President Obama’s recent cozy lunch with Hillary Clinton was widely interpreted as giving his early blessing to her to succeed him in 2016.

Just don’t tell supporters of Vice President Joe Biden, who strongly believe he should have the backing of Obama given his unswerving loyalty and his ability to deliver.

Biden was announced as the speaker at Senator Tom Harkin’s annual steak fry in Des Moines in September, a move always seen as a barometer for who Harkin is backing in the vital Iowa caucuses.

The Irish American VP looks more and more like a candidate in 2016, and getting Harkin’s support at this early stage is a real coup for him.

Iowa is the early epicenter.  As columnist Maureen Dowd noted in The New York Times, the Madam President hysteria sweeping Democrats at the moment has spread to Iowa, where former Clinton opponent Senator Claire McCaskill recently called for a massive Hillary 2016 effort.

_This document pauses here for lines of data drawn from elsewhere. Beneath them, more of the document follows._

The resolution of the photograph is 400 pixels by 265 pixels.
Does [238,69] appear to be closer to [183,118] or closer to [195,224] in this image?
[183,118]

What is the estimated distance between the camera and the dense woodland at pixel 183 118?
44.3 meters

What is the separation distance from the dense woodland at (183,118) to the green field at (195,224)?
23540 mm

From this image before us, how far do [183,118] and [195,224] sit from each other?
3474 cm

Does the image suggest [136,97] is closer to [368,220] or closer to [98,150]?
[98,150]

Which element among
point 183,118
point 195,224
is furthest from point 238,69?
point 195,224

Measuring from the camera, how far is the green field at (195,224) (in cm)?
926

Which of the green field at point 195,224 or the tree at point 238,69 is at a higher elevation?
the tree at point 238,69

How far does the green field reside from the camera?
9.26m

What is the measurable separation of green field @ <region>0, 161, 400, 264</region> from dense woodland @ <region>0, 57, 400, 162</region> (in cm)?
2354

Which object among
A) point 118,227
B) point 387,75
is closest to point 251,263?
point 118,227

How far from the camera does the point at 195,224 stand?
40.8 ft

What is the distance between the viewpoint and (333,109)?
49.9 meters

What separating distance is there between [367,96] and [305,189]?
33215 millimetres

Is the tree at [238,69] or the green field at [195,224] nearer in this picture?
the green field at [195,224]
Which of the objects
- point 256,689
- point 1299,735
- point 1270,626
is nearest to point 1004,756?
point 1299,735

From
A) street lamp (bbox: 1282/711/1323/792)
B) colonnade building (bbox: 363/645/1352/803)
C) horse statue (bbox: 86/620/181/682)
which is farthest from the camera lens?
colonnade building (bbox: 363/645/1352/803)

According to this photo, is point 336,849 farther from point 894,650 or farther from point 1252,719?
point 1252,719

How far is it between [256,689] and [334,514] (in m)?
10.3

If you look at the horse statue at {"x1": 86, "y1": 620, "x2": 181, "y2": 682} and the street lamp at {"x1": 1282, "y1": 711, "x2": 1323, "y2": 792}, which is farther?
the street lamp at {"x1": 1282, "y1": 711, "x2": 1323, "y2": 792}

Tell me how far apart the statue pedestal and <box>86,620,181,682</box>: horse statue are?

Obama seems to have jumped on board but, as Dowd noted, in doing so he was “bypassing Joe Biden,” who must be feeling the lack of love given his service.

As Dowd wrote, the Hillary people were delighted with the lunch. “The Clintons can present those images as Obama passing the torch and bypassing Joe Biden, just as Bill once took a simple handshake from JFK during a Boys Nation visit to the White House and turned it into an Arthurian moment,” she wrote.

But what Obama wants and what we might get are two very different things nowadays.

Most pundits describe a disappointing Obama presidency that was built on great hope and expectation -- and a Nobel Prize before he hardly had his seat warmed -- which instead has degenerated into endless fights with Republicans and a stalled second term agenda.

There is little doubt that Hillary would have been effective given her experience and rooted knowledge of Washington.  But does that mean she would be the best choice for 2016?

There are good reasons why she did not win in 2008, Clinton fatigue among them. Who is to say that will not resurface with a vengeance? Perhaps a bright new face, Governor Martin O’Malley from Maryland for example, will surface at the key moment.

Anointing Hillary as the next Democratic nominee is a dangerous business, which I think she would be the first person to acknowledge given her own political failures in the past.

Her major problem may be that many of those same key advisors who backed her into a dead end in 2008 are still clinging to the Clinton ship with the stickability of barnacles.

Obama jumping on board seems a tad premature to say the least. We’re not even in the first inning in campaign 2016. If the republicans see sense and pick Governor Chris Christie as their candidate they could well win the whole argument.

There is a lot of baseball to be played.